Have you tried using a base model from HuggingFace? they can't even answer simple questions. You input a base, raw model the input
What is the capital of the United States?
And there's a fucking big chance it will complete it as
What is the capital of Canada?
as much as there is a chance it could complete it with an essay about the early American republican history or a sociological essay questioning the idea of Capital cities.
Impressive, but not very useful. A good base model will complete your input with things that generally make sense, usually correct, but a lot of times completely different from what you intended it to generate. They are like a very smart dog, a genius dog that was not trained and most of the time refuses to obey.
So, even simple behaviors like acting as a party in a conversation as a chat bot is something that requires fine-tuning (the result of them being the *-instruct models you find in HuggingFace). In Machine Learning parlance, what we call supervised learning.

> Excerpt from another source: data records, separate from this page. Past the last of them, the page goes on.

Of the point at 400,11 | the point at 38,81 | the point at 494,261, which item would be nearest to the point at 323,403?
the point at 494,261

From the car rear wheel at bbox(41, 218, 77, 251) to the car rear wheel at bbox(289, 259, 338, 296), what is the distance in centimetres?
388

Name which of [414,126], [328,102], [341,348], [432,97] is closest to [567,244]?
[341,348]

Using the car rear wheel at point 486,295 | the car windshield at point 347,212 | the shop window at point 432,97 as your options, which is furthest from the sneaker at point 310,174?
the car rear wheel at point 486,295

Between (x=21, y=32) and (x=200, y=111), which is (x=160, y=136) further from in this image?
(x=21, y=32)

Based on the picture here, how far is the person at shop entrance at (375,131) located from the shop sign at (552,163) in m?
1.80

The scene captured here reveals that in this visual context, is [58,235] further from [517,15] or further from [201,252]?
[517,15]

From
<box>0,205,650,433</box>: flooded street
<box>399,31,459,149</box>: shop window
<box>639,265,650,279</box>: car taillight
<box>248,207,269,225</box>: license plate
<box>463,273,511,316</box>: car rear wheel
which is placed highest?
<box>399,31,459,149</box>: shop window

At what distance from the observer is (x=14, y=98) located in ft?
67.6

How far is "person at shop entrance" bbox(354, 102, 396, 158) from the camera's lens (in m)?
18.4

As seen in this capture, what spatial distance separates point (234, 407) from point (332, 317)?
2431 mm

But in the case of ChatBOT behavior, the fine-tuning is not that much complex, because we already have a good idea of what conversations look like from our training corpora, we have already encoded a lot of this during the unsupervised learning phase.
Now, let's think about editing code, not simple generating it. Let's do a simple experiment. Go to your project and issue the following command.
claude -p --output-format stream-json "your prompt here to do some change in your code" | jq -r 'select(.type == "assistant") | .message.content[]? | select(.type? == "text") | .text'
Pay attention to the incredible amount of tool use calls that the LLMs generates on its output, now, think as this a whole conversation, does it look to you even similar to something a model would find in its training corpora?
Editing existing code, deleting it, refactoring is a way more complex operation than just generating a new function or class, it requires for the model to read the existing code, generate a plan to identify what needs to be changed and deleted, generate output with the appropriate tool calls.
Sequences of token that simply lead to create new code have basically a lower entropy, are more probable, than complex sequences that lead to editing and refactoring existing code.